— Verilen metin —
⁂
Ben, her zaman erkeği hükümet, kadını da muhalefet olarak kabul ederim. Erkeğin,
(Hanım, kendi akrabasını eve alıyor da, benimkileri koymuyor) demesi, hükümetin,
(Muhalefet bize iş yaptırmıyor) demesine benzer. Hükümet icra kuvvetidir.
Muhalefete danışmadan, hatta onun engellemesine rağmen, istediğini yapabilir.
Hanımına (Sen benim akrabalarımı kabul etmiyorsun, ben de senin akrabalarının
gelmesine razı olmam) diyemeyen erkeğin, suçu hanımına yüklemesi, affedilmez bir
hatadır. Sevgi, saygı karşılıklı olur. Kadın, mecbur olmadığı şeyleri bir ihsan
olarak yaparsa, erkek de ona elinden gelen iyiliği, fedakârlığı elbette yapar.
⁂
— Görevin amacı —
Verilen metnin "Ben, her zaman" ile başlayıp "Hükümet icra kuvvetidir." ile biten bölümünü, "akrabasını" yerine "ailesini" koyarak yeniden yazın.
⁂
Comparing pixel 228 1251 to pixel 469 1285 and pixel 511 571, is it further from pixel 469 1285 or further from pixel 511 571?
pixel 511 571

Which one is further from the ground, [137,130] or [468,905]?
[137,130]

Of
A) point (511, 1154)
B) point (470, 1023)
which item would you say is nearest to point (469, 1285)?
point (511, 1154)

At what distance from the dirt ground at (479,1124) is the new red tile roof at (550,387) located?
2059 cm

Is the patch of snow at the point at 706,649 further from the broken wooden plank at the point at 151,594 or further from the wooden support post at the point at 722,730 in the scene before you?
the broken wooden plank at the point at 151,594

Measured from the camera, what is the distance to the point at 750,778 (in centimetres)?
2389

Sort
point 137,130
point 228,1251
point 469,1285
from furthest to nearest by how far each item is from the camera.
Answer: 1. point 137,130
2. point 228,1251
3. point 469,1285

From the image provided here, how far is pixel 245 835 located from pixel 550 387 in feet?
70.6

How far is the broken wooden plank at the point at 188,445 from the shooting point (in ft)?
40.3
⁂
— Yanıt olarak —
Ben, her zaman erkeği hükümet, kadını da muhalefet olarak kabul ederim. Erkeğin,
(Hanım, kendi ailesini eve alıyor da, benimkileri koymuyor) demesi, hükümetin,
(Muhalefet bize iş yaptırmıyor) demesine benzer. Hükümet icra kuvvetidir.